Robust navigation using GPS and INS: Comparing the Kalman Estimator and the Particle Estimator

Authors:

  • Boberg Bengt
  • Wirkander Sven-Lennart

Publish date: 2002-01-01

Report number: FOI-R--0460--SE

Pages: 63

Written in: English

Abstract

The robustness of navigation systems based on a Global Satellite Navigation System (GNSS) is crucial and can be achieved in many ways, e.g. by using smart antennas or switched beam antennas) or complementing the GNSS with a jamming resistent sensor system. In order to investigate this latter method, a comparison has been performed between a relatively new type of state estimator, called the Particle method based on a linear Kalman Estimator (KE) when both are applied to the problem of combining information from a GNSS with an Inertial Navigation System (INS).

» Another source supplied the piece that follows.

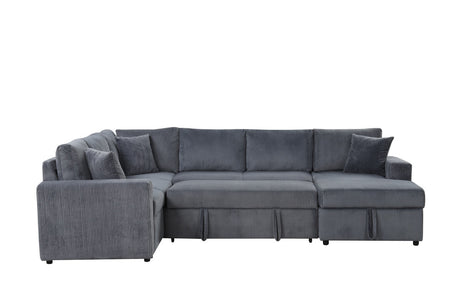 Rinaldo 123'W Gray Corduroy Sleeper Sectional Sofa with Right-Facing Storage Chaise and Throw Pillows - sold by Home Elegance USA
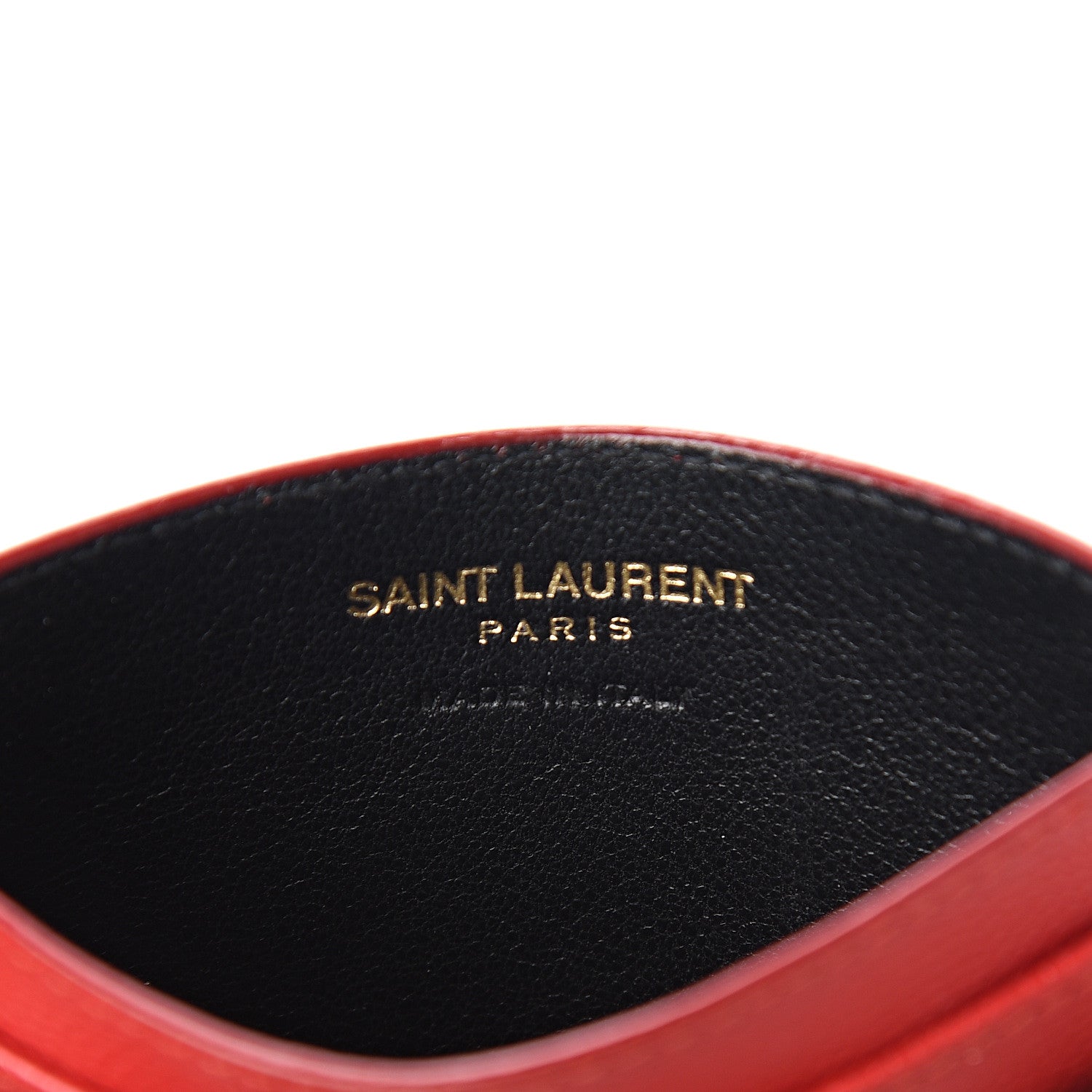 Saint Laurent Grain De Poudre Matelasse Chevron Monogram Credit Card Case New Red 7 of 9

This report is a detailed description of this comparison. The comparison of the two estimators regards essentially their robustness towards different types of unmodeled errors in the three acceleration measurements. These errors consist of different combinations of white noise components and constant components (biases). KE uses a continuous linear error model. The task for the KE is to estimate the errors of the INS solution by using the difference between external measurements of velocity and position (from e.g. GPS) and the velocity and position as calculated by the INS. As the PE does not require linear system equations, it uses a nonlinear full state discrete model. The same external measurements are used as for the KE.english.